Dimas Prychyslyy
Rituales cotidianos
		
		Mear tiene 
		algo de espera,
		algo de esa espera enfermiza 
		de cuando llegan los amigos.
		Mear tiene algo de rumor espumoso 
		que mancha las tazas de los wáteres
		y por consiguiente las barras de los bares,
		y anega las gasolineras de olores viajeros,
		y nos recuerda que uno ha sido niño 
		y apenas se la encontraba.
		
		Mear tiene gusto a suspenso, 
		a itinerario perdido,
		a noches en burbujas de cannabis, 
		tiene un hilo elástico de relación podrida,
		de arena renal mezclada con esperma…
		Mear es el paraíso de las seis de la mañana.

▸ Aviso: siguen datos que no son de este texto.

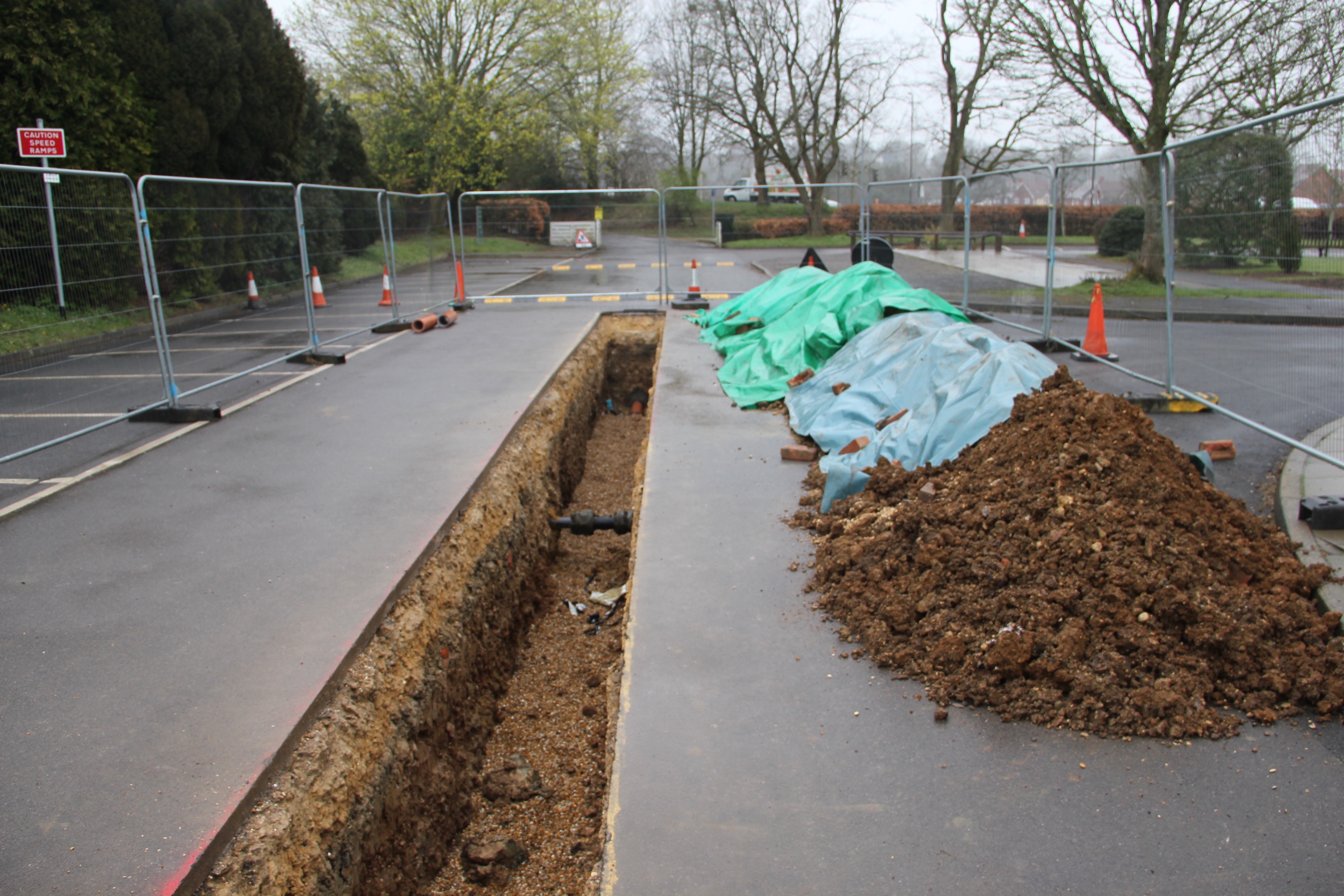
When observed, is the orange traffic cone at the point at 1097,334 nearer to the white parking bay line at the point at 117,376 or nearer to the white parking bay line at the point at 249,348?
the white parking bay line at the point at 117,376

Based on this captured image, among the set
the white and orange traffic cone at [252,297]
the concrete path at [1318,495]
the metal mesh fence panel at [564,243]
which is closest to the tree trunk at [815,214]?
the metal mesh fence panel at [564,243]

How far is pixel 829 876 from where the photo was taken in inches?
93.7

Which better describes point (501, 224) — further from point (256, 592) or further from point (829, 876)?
point (829, 876)

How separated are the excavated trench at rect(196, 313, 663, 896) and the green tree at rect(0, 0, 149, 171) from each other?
366 inches

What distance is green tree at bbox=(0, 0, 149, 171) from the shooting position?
10797 millimetres

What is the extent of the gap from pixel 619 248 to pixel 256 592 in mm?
13191

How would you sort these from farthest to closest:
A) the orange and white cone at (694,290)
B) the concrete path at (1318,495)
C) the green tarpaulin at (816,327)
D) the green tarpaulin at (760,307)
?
the orange and white cone at (694,290) → the green tarpaulin at (760,307) → the green tarpaulin at (816,327) → the concrete path at (1318,495)

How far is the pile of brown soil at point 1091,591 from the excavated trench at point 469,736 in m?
1.32

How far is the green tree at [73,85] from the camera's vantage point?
1080 centimetres

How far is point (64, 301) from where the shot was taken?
6188 mm

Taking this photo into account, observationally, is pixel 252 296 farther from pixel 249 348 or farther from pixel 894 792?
pixel 894 792

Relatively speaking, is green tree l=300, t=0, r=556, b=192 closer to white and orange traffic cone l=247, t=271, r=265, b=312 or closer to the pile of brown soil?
white and orange traffic cone l=247, t=271, r=265, b=312

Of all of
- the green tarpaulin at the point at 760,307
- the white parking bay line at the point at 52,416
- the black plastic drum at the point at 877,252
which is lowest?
the white parking bay line at the point at 52,416

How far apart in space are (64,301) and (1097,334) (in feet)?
30.4
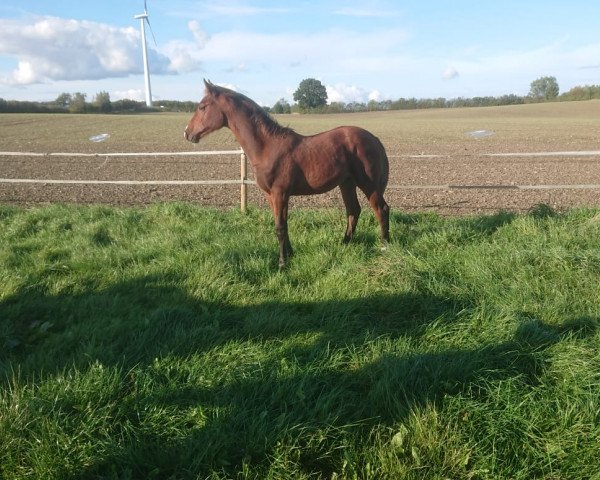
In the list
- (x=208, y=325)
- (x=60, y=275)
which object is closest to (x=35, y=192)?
(x=60, y=275)

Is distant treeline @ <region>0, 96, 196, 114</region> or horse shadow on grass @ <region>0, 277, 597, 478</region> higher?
distant treeline @ <region>0, 96, 196, 114</region>

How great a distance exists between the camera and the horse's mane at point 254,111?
5391 millimetres

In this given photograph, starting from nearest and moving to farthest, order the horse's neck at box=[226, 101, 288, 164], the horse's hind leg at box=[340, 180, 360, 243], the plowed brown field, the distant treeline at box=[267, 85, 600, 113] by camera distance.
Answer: the horse's neck at box=[226, 101, 288, 164], the horse's hind leg at box=[340, 180, 360, 243], the plowed brown field, the distant treeline at box=[267, 85, 600, 113]

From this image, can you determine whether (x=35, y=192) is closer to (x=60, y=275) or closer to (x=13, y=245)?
(x=13, y=245)

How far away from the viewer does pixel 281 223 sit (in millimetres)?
5227

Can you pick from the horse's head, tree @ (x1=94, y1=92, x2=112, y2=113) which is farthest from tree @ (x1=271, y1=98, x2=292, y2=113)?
the horse's head

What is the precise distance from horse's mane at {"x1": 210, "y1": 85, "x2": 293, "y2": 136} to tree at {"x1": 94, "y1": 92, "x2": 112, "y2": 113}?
6570 cm

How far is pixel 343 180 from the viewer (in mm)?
5449

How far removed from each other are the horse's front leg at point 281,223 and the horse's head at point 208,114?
110 centimetres

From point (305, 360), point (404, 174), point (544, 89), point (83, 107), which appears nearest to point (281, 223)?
point (305, 360)

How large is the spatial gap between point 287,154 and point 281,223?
2.55 ft

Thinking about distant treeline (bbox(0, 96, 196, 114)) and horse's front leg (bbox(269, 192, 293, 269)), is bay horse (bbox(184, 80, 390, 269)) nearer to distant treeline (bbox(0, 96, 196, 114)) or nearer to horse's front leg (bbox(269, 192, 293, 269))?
horse's front leg (bbox(269, 192, 293, 269))

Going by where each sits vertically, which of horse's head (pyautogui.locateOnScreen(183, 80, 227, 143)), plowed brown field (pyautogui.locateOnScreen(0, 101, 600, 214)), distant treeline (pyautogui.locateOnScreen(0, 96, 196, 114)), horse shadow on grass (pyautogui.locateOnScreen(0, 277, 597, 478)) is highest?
distant treeline (pyautogui.locateOnScreen(0, 96, 196, 114))

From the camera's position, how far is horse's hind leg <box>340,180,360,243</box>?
5.75 m
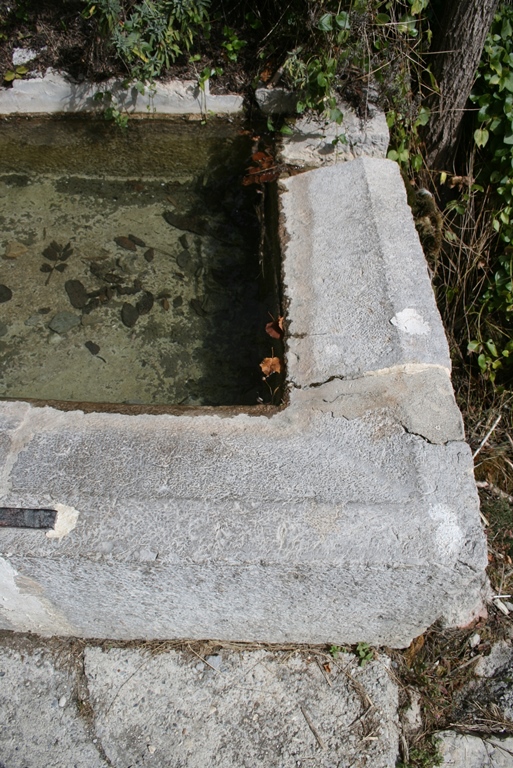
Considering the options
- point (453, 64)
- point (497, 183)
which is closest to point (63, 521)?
point (497, 183)

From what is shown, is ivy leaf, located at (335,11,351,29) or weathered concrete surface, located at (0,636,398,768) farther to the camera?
ivy leaf, located at (335,11,351,29)

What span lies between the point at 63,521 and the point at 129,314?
1294 millimetres

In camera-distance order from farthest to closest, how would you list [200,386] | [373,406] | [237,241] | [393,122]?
1. [237,241]
2. [393,122]
3. [200,386]
4. [373,406]

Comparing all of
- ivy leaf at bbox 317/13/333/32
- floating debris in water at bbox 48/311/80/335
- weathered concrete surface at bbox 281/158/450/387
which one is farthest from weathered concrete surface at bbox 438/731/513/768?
ivy leaf at bbox 317/13/333/32

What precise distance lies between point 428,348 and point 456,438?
1.09 feet

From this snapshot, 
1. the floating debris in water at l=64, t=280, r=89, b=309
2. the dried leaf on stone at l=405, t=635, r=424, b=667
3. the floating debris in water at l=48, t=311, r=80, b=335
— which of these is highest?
the floating debris in water at l=64, t=280, r=89, b=309

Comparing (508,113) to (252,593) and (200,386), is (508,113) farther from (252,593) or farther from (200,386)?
(252,593)

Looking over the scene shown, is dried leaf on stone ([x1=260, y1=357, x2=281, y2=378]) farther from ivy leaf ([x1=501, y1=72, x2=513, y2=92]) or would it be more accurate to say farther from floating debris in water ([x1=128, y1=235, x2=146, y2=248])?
ivy leaf ([x1=501, y1=72, x2=513, y2=92])

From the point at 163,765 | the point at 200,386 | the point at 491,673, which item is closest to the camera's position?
the point at 163,765

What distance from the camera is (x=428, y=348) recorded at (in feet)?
6.34

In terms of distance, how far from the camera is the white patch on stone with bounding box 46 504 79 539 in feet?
5.08

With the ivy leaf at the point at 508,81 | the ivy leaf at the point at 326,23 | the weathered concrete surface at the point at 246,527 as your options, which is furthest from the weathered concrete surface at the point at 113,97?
the weathered concrete surface at the point at 246,527

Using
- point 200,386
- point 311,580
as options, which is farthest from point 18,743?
point 200,386

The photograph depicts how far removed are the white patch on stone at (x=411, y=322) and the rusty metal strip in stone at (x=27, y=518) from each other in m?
1.21
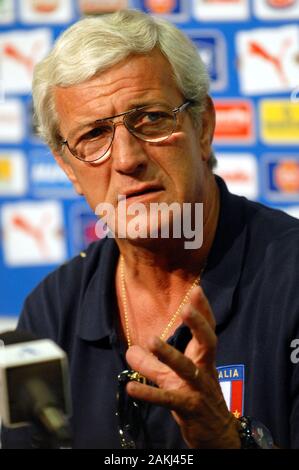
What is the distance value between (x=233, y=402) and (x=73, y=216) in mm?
1702

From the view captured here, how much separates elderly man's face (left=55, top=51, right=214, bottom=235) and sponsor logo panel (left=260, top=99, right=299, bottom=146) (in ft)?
4.36

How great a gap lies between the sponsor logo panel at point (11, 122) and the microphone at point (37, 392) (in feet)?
7.30

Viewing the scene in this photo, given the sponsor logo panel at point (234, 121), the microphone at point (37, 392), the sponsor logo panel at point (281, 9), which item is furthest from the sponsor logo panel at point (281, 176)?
the microphone at point (37, 392)

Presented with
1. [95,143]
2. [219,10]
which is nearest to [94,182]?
[95,143]

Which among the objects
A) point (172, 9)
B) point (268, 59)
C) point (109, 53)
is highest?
point (172, 9)

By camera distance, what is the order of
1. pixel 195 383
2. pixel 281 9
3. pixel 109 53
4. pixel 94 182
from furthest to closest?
pixel 281 9, pixel 94 182, pixel 109 53, pixel 195 383

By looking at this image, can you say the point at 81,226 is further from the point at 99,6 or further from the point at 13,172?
the point at 99,6

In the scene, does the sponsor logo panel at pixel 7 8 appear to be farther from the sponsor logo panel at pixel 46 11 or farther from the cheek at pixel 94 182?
the cheek at pixel 94 182

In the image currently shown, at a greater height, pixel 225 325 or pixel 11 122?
pixel 11 122

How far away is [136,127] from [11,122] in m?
1.63

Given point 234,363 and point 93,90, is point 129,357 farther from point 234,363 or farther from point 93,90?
point 93,90

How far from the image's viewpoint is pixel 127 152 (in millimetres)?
1455

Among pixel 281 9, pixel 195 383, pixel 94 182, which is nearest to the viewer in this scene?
pixel 195 383

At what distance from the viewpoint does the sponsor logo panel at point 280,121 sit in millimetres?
2785
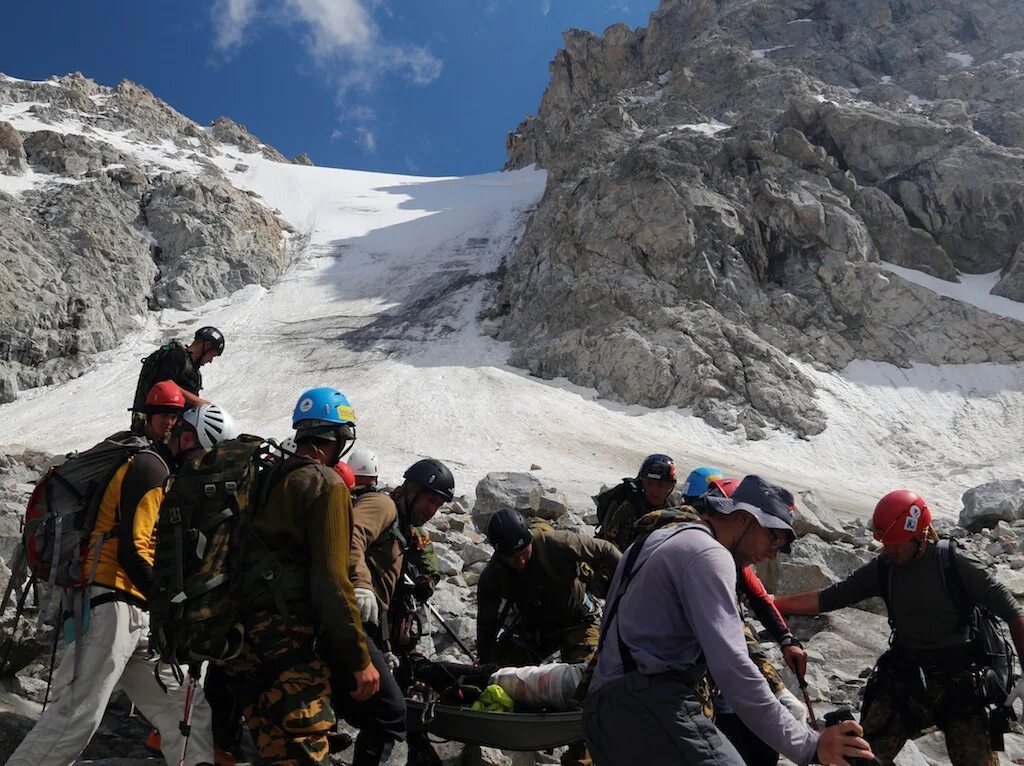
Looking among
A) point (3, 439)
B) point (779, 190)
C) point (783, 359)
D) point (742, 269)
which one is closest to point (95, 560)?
point (3, 439)

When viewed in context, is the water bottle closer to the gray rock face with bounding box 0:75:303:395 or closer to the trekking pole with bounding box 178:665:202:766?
the trekking pole with bounding box 178:665:202:766

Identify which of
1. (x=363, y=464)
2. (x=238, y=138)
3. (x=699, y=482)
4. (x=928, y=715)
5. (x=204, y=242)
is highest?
(x=238, y=138)

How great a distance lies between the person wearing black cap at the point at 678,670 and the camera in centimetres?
245

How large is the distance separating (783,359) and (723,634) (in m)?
38.9

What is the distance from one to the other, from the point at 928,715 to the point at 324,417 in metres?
4.23

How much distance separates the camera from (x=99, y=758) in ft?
Answer: 14.8

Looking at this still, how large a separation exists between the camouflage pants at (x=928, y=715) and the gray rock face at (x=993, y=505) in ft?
48.7

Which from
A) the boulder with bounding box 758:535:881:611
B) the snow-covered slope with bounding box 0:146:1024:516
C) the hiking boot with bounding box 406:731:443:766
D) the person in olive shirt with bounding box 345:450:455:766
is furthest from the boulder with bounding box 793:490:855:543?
the hiking boot with bounding box 406:731:443:766

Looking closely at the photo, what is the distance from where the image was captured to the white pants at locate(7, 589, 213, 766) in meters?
3.63

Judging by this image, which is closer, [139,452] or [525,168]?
[139,452]

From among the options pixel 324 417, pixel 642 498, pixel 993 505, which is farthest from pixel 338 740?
pixel 993 505

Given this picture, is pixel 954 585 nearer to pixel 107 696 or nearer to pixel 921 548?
pixel 921 548

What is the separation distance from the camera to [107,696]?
3.79 meters

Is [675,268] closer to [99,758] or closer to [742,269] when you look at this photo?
[742,269]
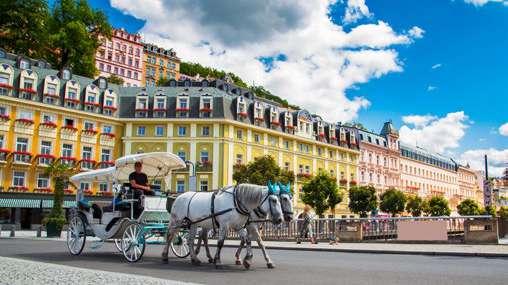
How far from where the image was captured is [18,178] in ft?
162

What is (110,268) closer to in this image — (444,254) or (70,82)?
(444,254)

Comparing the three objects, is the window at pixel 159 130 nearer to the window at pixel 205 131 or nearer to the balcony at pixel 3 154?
the window at pixel 205 131

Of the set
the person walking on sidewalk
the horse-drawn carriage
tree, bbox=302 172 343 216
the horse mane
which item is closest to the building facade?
tree, bbox=302 172 343 216

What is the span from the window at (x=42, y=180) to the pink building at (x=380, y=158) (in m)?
46.7

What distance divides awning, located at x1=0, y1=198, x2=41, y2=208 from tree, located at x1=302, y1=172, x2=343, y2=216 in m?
28.9

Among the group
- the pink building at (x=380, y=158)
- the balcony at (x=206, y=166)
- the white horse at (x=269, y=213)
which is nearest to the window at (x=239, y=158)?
the balcony at (x=206, y=166)

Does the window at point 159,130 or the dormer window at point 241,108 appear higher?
the dormer window at point 241,108

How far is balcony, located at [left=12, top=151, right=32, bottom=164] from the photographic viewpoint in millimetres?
49250

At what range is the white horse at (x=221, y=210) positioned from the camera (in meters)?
11.7

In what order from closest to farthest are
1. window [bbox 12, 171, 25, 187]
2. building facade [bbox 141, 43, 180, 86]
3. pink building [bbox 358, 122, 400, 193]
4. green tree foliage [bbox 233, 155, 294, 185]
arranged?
window [bbox 12, 171, 25, 187]
green tree foliage [bbox 233, 155, 294, 185]
pink building [bbox 358, 122, 400, 193]
building facade [bbox 141, 43, 180, 86]

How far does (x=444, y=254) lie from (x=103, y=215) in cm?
1180

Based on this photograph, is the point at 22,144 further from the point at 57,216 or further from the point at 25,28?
the point at 25,28

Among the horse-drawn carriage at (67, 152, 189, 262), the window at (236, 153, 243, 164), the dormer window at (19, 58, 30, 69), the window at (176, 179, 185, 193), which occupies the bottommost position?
the horse-drawn carriage at (67, 152, 189, 262)

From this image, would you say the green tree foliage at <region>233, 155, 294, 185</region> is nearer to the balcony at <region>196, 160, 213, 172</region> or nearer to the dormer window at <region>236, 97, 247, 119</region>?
the balcony at <region>196, 160, 213, 172</region>
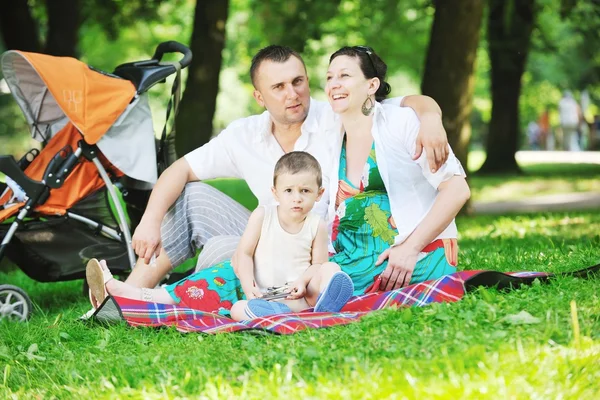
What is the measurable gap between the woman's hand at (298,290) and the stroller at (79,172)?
4.92 feet

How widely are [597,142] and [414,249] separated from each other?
2670 cm

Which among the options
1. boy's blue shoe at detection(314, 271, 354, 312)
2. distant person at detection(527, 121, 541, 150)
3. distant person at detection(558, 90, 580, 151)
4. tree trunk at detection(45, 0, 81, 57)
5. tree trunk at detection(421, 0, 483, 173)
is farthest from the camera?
distant person at detection(527, 121, 541, 150)

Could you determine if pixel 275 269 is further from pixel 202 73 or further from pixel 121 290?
pixel 202 73

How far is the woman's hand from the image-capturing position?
4191 mm

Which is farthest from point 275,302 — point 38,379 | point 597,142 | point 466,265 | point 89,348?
point 597,142

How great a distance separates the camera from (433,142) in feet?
13.5

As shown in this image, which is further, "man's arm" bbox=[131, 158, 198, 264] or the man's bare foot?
"man's arm" bbox=[131, 158, 198, 264]

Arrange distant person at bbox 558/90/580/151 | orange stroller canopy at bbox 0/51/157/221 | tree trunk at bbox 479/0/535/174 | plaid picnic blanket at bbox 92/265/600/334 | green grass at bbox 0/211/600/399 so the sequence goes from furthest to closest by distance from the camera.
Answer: distant person at bbox 558/90/580/151
tree trunk at bbox 479/0/535/174
orange stroller canopy at bbox 0/51/157/221
plaid picnic blanket at bbox 92/265/600/334
green grass at bbox 0/211/600/399

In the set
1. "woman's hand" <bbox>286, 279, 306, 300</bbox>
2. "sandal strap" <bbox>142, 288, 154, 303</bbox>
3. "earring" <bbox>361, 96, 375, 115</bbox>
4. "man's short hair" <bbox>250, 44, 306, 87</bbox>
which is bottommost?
"sandal strap" <bbox>142, 288, 154, 303</bbox>

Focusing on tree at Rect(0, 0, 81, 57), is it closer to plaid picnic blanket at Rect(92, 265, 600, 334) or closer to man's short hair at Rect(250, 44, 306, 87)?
man's short hair at Rect(250, 44, 306, 87)

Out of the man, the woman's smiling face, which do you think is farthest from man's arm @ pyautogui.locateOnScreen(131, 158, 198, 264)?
the woman's smiling face

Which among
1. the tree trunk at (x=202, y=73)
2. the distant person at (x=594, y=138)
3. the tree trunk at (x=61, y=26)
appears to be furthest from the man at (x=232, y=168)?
the distant person at (x=594, y=138)

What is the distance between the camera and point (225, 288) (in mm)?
4527

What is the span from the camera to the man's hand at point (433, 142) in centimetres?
411
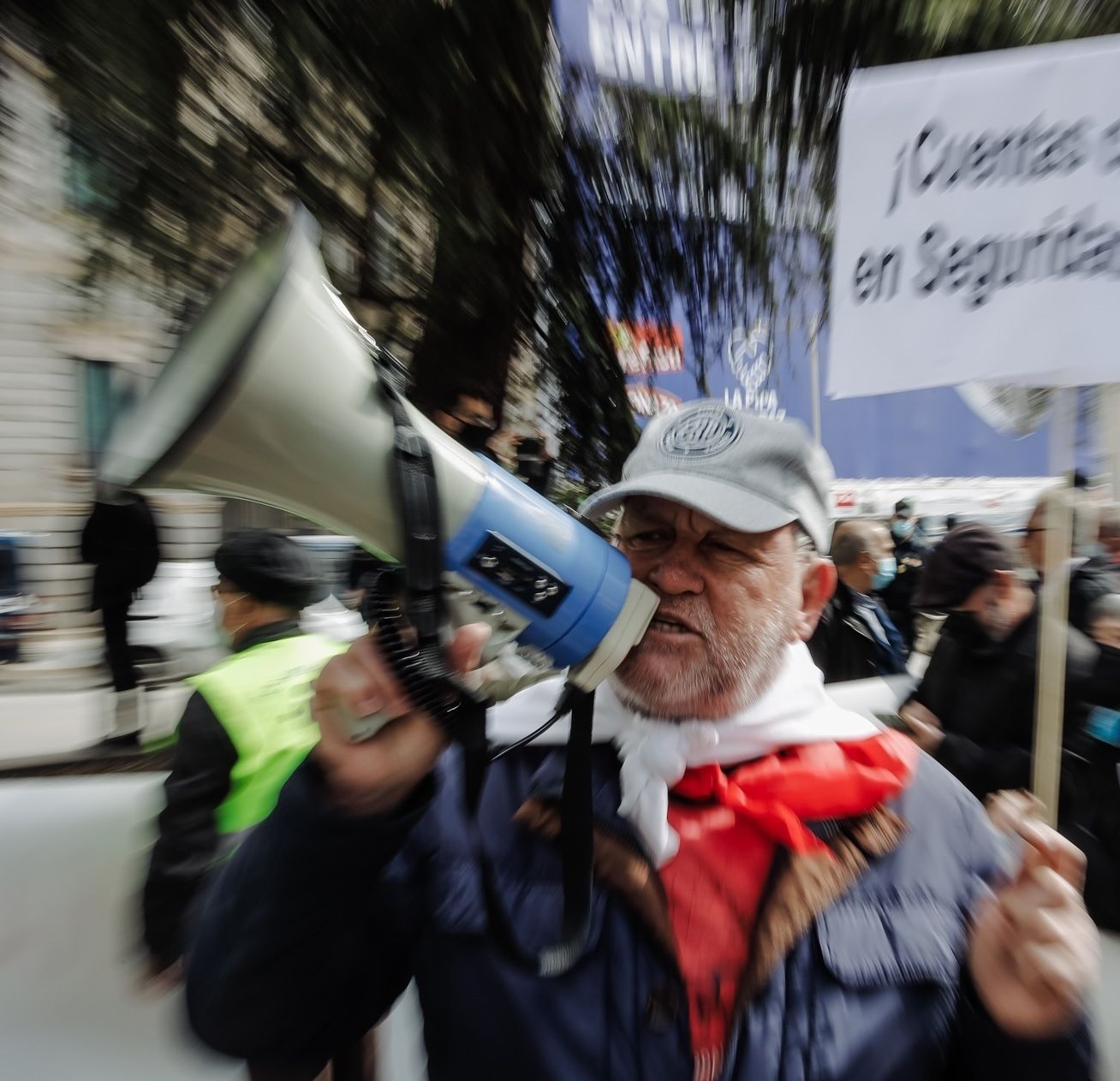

		Mear recuerda eso de esculpirle de amarillo
		el corazón a una madre.
		
		Mear si fumas atrae nubes grises al cuarto de baño,
		invita a sentarte y descubrir secretos a la sucia boca del trono.
		
		Mear invita a escuchar a los vecinos,
		a imaginar que eres el agua que recorre 
		la espalda de aquel que está al otro lado del tabique,
		me temo que mear es una limpieza de lo sagrado
		- ni dioses ni demonios mean, 
		ni beben, ni lloran, ni se corren, ni se desangran- 
		
		Ya sabéis que cuando escribo de verdad 
		siempre escribo sobre hombres-
		están diseñados para que el chorro 
		juegue a hacer burbujas en el charco,
		todos los que tengan amigos con buena puntería
		habrán oído ruidos animales
		- tipo camello o toro- 
		salir en cascada del retrete.
		
		Mear sin duda tiene ese típico dorado
		pero a veces anuncia complicaciones 
		o preludios a la muerte (con manchas rojas)
		piedras en el riñón o trasplantes (con gritos e insultos)
		y en esas ocasiones el color no se aprecia 
		por las manchas y estrellas que causa el daño en la vista.
		
		El charco de meada en la boca del wáter
		es un espectáculo humillante 
		que cualquier persona decente mira
		(independientemente de la adicción a la lluvia dorada).
		
		Mear meando la meada
		es sacarse tibias miradas de los ojos,
		y sonreír sin que te vea nadie
		y en ocasiones ahorrar agua y evitar ruidos.
		
		
		Mamá
		
		La casa es un lugar absurdo,
		insano,
		enorme,
		solo hay 27 libros que realmente valgan la pena.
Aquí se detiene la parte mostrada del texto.